A new graphic novel from Canmore-based Renegade Arts Entertainment sets out to explore the history British Indian Army and Sikhs in the First World War and their relationship with the Canadian Forces fighting on the front lines together.
Duty Honour & Izzat front cover

A new graphic novel from Canmore-based Renegade Arts Entertainment sets out to explore the history British Indian Army and Sikhs in the First World War and their relationship with the Canadian Forces fighting on the front lines together.

The novel not only looks at those connections, but also reflects upon and explores Canada’s and the Commonwealth’s attitudes towards Sikhs since the beginning of the 20th century.

In July 1914, the Canadian government used a warship, the HMCS Rainbow, to help force a ship carrying mostly Sikhs away from Vancouver’s harbour.

The SS Komagata Maru had brought 376 would-be immigrants to Canada from the Punjab region of India, but once they had reached Vancouver, all but 24 were refused entry because of the government’s exclusion laws.

Former Prime Minister Wilfred Laurier rose in the House of Commons to state that Canadians wanted a “white country” and that citizens of India, despite being members of the British Commonwealth, did not deserve to enter Canada.

“… certain of our fellow subjects who are not of the white race want to come to Canada and be admitted to all the rights of Canadian citizenship,” Laurier is quoted as stating. “These men have been taught by a certain school of politics that they are equals of British subjects; unfortunately, they are brought face-to-face with hard facts when it’s too late.”

Yet, hard facts show that shortly after the Canadian government used its racist policies to force the SS Komagata Maru and its passengers to leave Canada, India was the first of Britain’s Dominions to reach the battlefields of France and Belgium at the start of the First World War.

The Indian Expeditionary Force A (IEF-A) arrived at the Western Front in late September 1914, a full six months ahead of the Canadian Expeditionary Force. Canada’s army, which only had about 3,000 professional soldiers at the start of the war, did not reach France until April 1915.

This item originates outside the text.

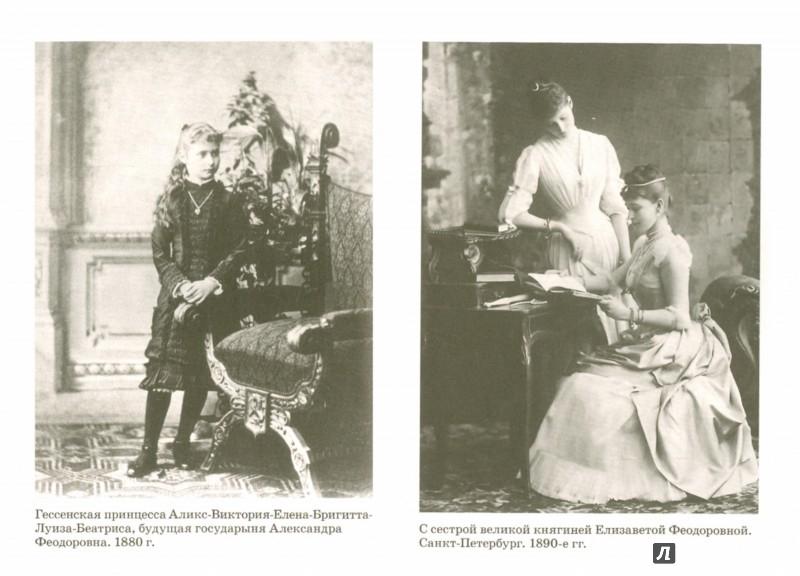 Иллюстрация 1 из 11 для Из записных книжек императрицы Александры Федоровны. Выписки из святых отцов   Лабиринт - книги. Источник: Лабиринт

With two Punjabi divisions – largely comprised of Sikhs – in the lead, IEF-A was there in time to stop the German Imperial Army from overrunning the British Expeditionary Force (BEF). Without the Sikhs, the all-important port of Calais would have fallen during the First Battle of Ypres, which ended Nov. 22, 1914, and the BEF would have been cut off from Britain. If British troops had been cutoff from the port, the war would have likely ended then in Germany’s favour.

The hard facts also show that the IEF-A came to Canada’s aid during the Second Battle of Ypres and that Indian and Canadian regiments were integrated into each other’s armies throughout the war.

In April 1915, a few months after the Canadians stepped onto French soil, the CEF was sent to Belgium to bolster defenses near the city of Ypres. It was there that the CEF, in its first battle of the war, repelled a German attack that followed the first use of poisonous gas.

With the CEF in bad shape and on the verge of collapse after four days of brutal fighting, the Lahore Division, comprised of men from the Punjab, attacked, allowing the Canadians to withdraw.

The IEF also fought alongside the Canadians at Festubert in French Flanders in May 1915. When the infantry regiments of the IEF-A were withdrawn from the Western Front at the end of 1915 and sent to Iraq, its artillery and cavalry remained behind.

The Canadian Cavalry Brigade was later transferred to Second Indian Cavalry Division, while the Indian artillery was assigned to the third and fourth Canadian divisions and saw fighting with the Canadians at Vimy Ridge and Passchendaele.

That’s not something that typically makes it into mainstream history, however, especially with the likes of Vimy or Passchendaele that are usually thought of as solely “Canadian” victories.

But a new book – a graphic novel, really – from Canmore-based Renegade Arts Entertainment explores the history of the IEF, particularly its Sikh soldiers, and how two of Britain’s dominions came to share a close bond during the First World War that would carry forward to the Second World War.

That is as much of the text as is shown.